La première, située à 1,4 mètre sous la surface, mesure environ 1,5 mètre de large pour 1 mètre de haut. La seconde, plus petite, se trouve à 1,13 mètre de profondeur, avec des dimensions avoisinant 0,9 par 0,7 mètre. Les données ont été croisées via un procédé d’Image Fusion, une technique de superposition numérique qui renforce la fiabilité des résultats en comparant les signaux issus des trois outils.
Selon le professeur Christian Grosse, spécialiste des tests non destructifs à l’Université technique de Munich, cette approche permet « d’obtenir une lecture d’une précision inédite sur l’intérieur de la pyramide sans altérer sa structure ». Ces résultats, publiés en 2025 dans la revue NDT & E International, marquent une avancée majeure dans l’étude du monument. La zone polie à l’est n’est désormais plus seulement un élément décoratif : elle pourrait bien dissimuler un accès pensé par les bâtisseurs eux-mêmes. La configuration de ces cavités suggère un aménagement délibéré, ouvrant la voie à une hypothèse audacieuse.

Deux Cavités Remplies D’Air : Vers La Découverte D’Un Passage Secret
Cette hypothèse audacieuse prend corps à mesure que les données convergent. La configuration des deux cavités ne relève pas du hasard : leur alignement et leurs dimensions évoquent un espace aménagé volontairement plutôt qu’une simple irrégularité de construction. Les bâtisseurs de l’Ancien Empire maîtrisaient parfaitement l’art de dissimuler les accès stratégiques, et Mykérinos ne fait probablement pas exception.

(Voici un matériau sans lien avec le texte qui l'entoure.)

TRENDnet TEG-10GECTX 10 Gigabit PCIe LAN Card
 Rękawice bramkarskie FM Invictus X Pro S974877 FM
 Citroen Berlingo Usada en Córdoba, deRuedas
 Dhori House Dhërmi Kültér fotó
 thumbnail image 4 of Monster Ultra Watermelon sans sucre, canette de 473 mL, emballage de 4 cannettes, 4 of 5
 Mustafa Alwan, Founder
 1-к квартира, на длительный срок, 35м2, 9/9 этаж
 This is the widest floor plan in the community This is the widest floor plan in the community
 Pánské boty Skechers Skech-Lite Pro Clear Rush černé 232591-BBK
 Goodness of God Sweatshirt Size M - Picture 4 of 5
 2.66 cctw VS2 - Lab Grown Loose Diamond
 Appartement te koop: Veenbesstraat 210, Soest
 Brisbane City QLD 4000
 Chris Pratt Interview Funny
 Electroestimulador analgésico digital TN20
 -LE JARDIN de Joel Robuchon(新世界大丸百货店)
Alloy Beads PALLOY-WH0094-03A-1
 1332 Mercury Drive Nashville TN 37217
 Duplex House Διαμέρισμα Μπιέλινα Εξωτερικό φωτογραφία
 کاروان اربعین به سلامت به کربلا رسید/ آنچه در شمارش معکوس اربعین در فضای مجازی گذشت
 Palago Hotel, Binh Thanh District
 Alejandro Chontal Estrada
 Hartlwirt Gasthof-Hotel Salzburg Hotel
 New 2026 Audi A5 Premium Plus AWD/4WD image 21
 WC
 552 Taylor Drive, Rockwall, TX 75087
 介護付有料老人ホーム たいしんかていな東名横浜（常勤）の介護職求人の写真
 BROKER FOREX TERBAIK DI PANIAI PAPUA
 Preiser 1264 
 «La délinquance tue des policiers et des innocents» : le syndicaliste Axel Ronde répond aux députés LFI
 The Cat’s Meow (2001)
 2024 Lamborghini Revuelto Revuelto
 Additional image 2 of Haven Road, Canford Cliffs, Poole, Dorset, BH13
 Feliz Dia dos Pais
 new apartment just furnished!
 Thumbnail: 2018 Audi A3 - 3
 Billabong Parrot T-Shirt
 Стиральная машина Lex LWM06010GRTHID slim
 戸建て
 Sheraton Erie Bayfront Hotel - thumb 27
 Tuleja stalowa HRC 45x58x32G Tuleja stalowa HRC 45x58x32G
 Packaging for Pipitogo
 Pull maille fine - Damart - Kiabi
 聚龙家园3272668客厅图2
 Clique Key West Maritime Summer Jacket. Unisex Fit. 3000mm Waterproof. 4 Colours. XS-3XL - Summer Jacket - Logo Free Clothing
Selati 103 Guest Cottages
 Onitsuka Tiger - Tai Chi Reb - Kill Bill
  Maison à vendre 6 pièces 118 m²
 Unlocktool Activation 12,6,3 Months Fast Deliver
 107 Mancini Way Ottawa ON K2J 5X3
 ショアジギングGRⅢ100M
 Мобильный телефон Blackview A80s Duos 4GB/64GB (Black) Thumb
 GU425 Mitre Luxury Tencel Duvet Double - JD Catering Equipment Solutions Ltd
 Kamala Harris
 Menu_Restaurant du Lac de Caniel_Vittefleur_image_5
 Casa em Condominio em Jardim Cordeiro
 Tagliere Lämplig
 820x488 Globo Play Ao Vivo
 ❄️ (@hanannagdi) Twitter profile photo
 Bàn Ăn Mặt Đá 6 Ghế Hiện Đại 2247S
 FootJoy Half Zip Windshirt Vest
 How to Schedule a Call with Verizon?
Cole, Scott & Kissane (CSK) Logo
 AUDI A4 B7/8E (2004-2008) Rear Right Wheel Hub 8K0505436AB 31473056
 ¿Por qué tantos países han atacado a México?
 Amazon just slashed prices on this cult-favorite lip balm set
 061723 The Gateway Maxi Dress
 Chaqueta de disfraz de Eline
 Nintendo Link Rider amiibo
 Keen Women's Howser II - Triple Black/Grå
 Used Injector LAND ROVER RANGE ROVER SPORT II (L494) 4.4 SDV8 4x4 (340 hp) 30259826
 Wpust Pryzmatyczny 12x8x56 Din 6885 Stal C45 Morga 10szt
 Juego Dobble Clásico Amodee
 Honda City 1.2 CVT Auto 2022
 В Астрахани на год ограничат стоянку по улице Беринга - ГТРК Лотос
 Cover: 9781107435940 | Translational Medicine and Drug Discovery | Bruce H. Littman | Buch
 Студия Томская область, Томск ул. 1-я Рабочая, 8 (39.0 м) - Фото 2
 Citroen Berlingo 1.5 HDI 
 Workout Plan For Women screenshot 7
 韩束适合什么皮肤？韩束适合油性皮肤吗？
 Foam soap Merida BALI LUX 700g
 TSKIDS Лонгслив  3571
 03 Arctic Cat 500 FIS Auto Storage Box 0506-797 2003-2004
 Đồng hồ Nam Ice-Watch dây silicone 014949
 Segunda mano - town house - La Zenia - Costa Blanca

Un détail architectural renforce cette piste. Le bloc trapézoïdal qui recouvre l’une des anomalies présente une résistivité électrique bien supérieure au reste de la façade. Cette propriété physique distincte suggère un choix délibéré : protéger l’entrée tout en la rendant invisible. Une telle disposition rappelle les techniques de camouflage déjà observées dans d’autres monuments funéraires égyptiens.
Le parallèle avec Khéops s’impose naturellement. En 2023, la même équipe du projet ScanPyramids avait révélé l’existence d’un corridor caché dans la grande pyramide, confirmant que les anciens Égyptiens concevaient des points d’accès multiples sur des faces jusqu’ici ignorées. Cette découverte bouleverse la lecture traditionnelle des pyramides comme structures à entrée unique.
La zone polie de granit n’est donc pas qu’un vestige esthétique. Elle pourrait bien abriter une structure interne demeurée invisible pendant plus de quatre millénaires, un passage secret pensé pour défier le temps et les regards. Reste désormais à déterminer l’extension réelle de ces cavités et ce qu’elles dissimulent véritablement.